AI Storage — SNDK, STX, MU, WDC — is the war era’s structural trade. The supercycle thesis is built on AI inference demand compounding storage requirements, not on Hormuz. In Scenario A, B, or C, every model deployed generates embeddings that need a home. See the AI Storage Watch card in the Week section for the full thesis and bear case.
Trump resumes military action. WTI spikes above $106, potentially toward $115. S&P gives back 200–400 points from record. Warsh takes the Fed chair in a hot war with accelerating inflation — his first FOMC in June becomes a live decision under conditions no model has priced. The 15% market-implied probability may be undercounting this outcome: four kinetic actions occurred in 48 hours while diplomacy was simultaneously described as “progressing.” The ceasefire exists in Trump’s characterization. It is not a signed document.
The one-year anniversary of Operation Sindoor — India’s May 7–10, 2025 air conflict with Pakistan — falls this weekend. Multiple analysts note that familiar escalation patterns between the two nuclear-armed neighbors are returning. Pakistan is simultaneously Iran’s MOU mediator. If a new India–Pakistan escalation emerges, the channel through which the MOU response must travel goes dark at the worst possible moment. This specific risk is entirely absent from current market pricing. A secondary shock: hot CPI arriving the same week as Warsh’s confirmation creates a double hawkish event markets have not modeled.

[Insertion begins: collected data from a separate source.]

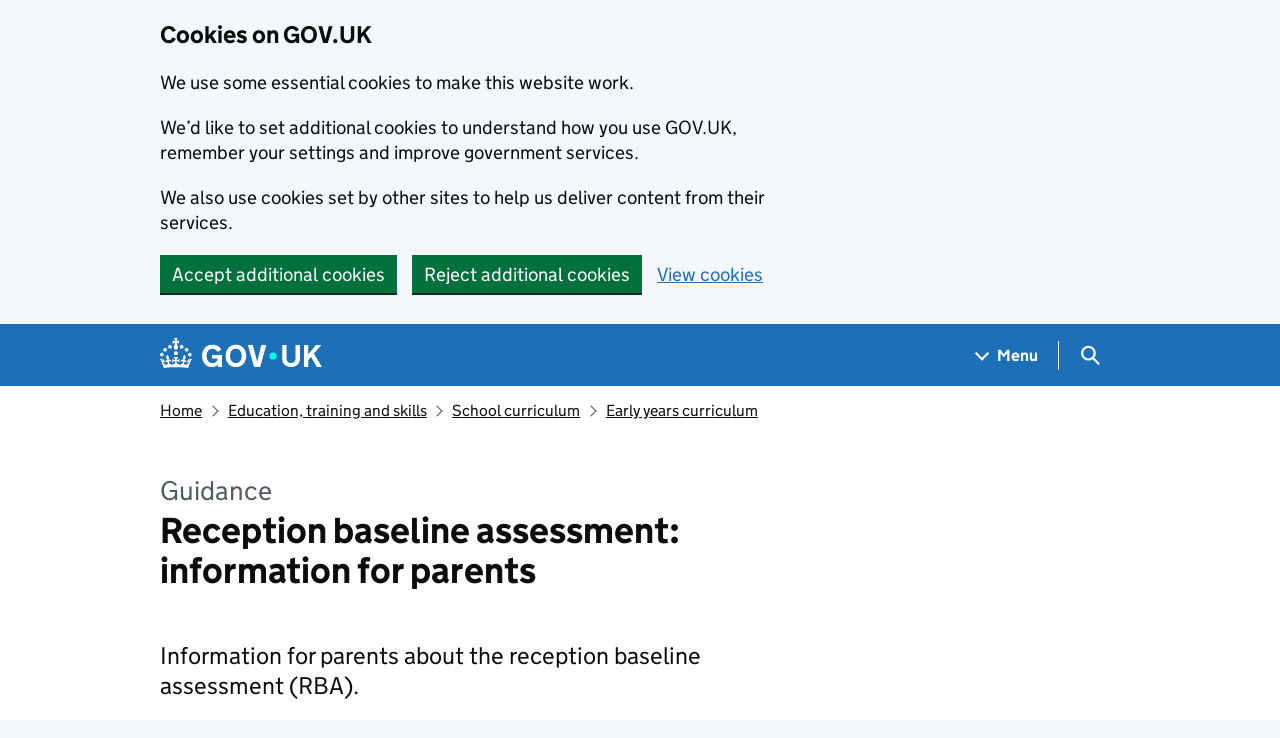

--- FILE ---
content_type: text/css
request_url: https://www.gov.uk/assets/frontend/views/_sidebar-navigation-960af22d00fa9dfe708acf9207cace7b8e786d34f3b47d676a2ea29d5e59e128.css
body_size: -553
content:
@media(max-width: 40.0525em){.sidebar-navigation{margin-top:40px}}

The MOU is a 30-day negotiation framework, not a resolution. Hormuz reopens gradually — 1,600 ships, spiked insurance premiums, and IRGC new transit procedures create friction even with a signed memo. Oil stays elevated longer than markets expect. Inflation does not fall as fast as the equity rally implies. Rate cut expectations for June don’t recover cleanly. Warsh’s first FOMC becomes a genuinely live decision under residual war-era inflation. The equity market may be pricing Scenario A as a light switch. It is more likely a dial.